# The problem:
Exactly the lines from the one containing "this 332×500 image." to the final line below should be output, and no others.

· · · · · · ·

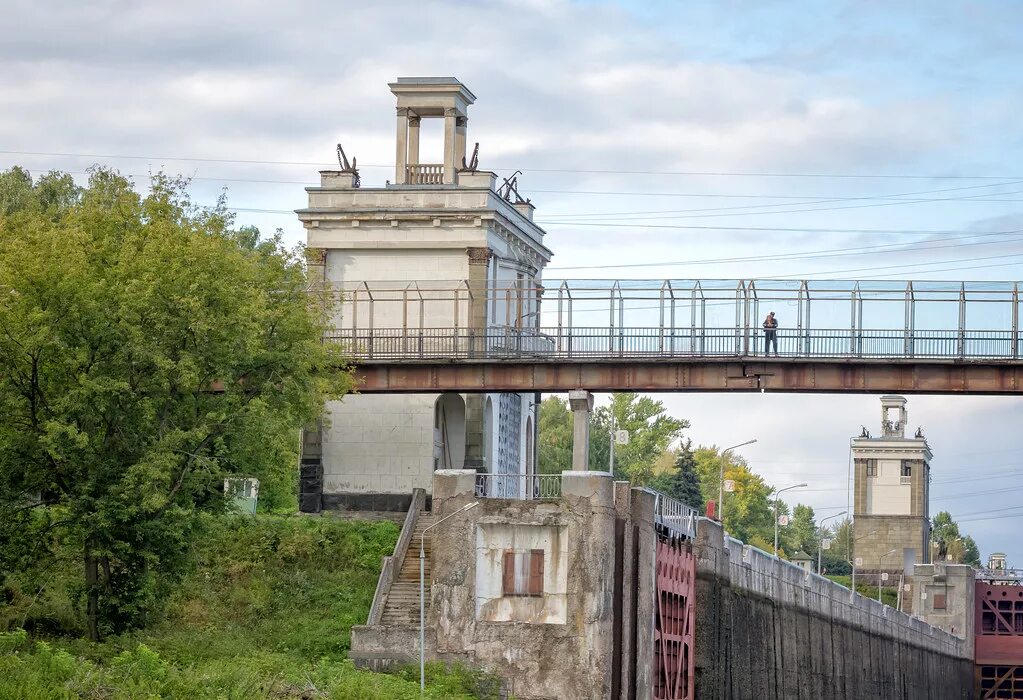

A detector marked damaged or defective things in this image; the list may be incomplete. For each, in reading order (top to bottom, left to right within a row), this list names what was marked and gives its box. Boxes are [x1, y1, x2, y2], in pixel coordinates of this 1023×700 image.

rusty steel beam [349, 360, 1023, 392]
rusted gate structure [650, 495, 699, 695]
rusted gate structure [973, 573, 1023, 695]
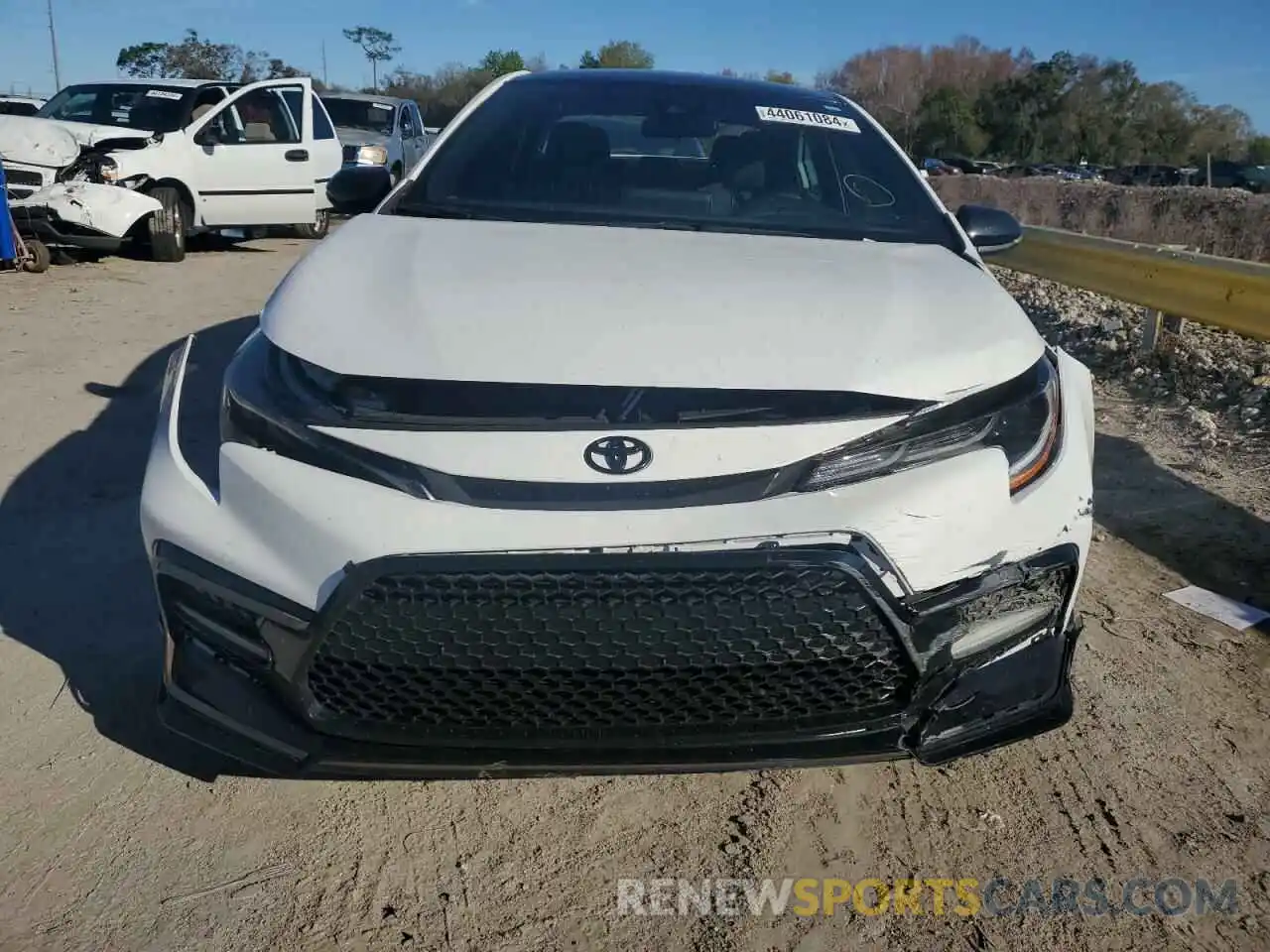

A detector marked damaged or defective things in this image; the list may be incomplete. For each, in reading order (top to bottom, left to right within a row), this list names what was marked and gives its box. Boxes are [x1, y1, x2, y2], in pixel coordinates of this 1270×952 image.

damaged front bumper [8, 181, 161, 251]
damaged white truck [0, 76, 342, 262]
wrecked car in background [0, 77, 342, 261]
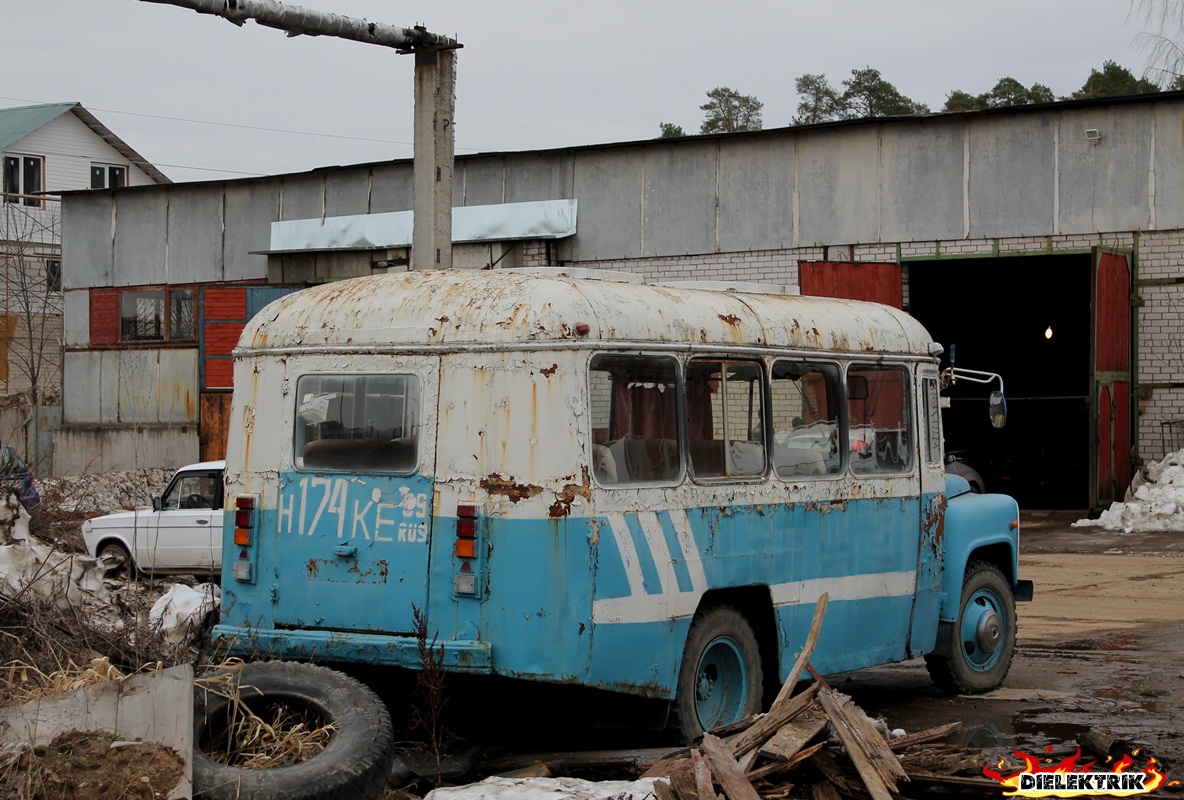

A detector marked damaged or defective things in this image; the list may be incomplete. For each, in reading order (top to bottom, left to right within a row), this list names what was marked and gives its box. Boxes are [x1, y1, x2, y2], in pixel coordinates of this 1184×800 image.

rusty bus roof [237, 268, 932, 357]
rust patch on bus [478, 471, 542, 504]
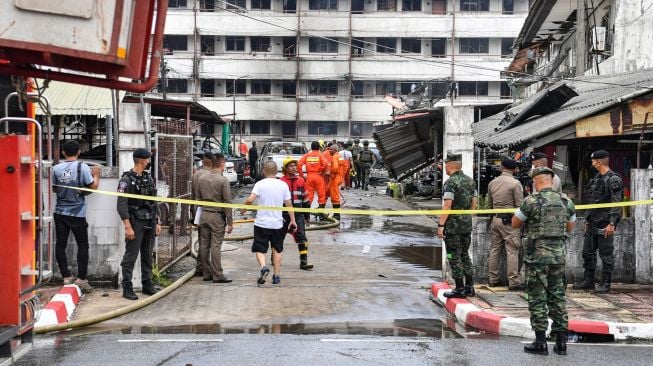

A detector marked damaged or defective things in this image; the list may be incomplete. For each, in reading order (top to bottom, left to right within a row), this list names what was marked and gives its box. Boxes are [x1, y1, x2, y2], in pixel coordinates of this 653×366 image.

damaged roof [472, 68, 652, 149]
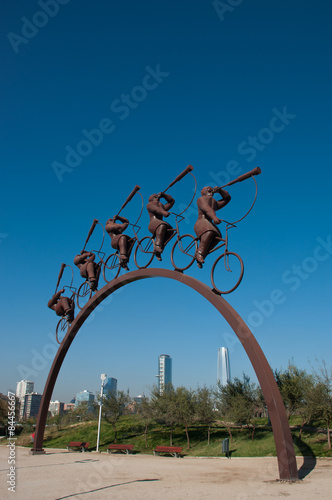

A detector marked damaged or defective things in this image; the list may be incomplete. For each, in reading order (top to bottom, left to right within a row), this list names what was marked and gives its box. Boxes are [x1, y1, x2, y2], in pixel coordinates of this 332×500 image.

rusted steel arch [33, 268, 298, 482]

· · · · · · ·

# Answer to this task:
A detector marked damaged or defective things in this image; the list may be incomplete. For each, in reading order (top to bottom, left to right within a row), this list names what was marked and gives its box. Boxes are [x1, y1, x2, y2], in pixel coordinates of this 332×500 image.

rusted steel arch [33, 268, 298, 482]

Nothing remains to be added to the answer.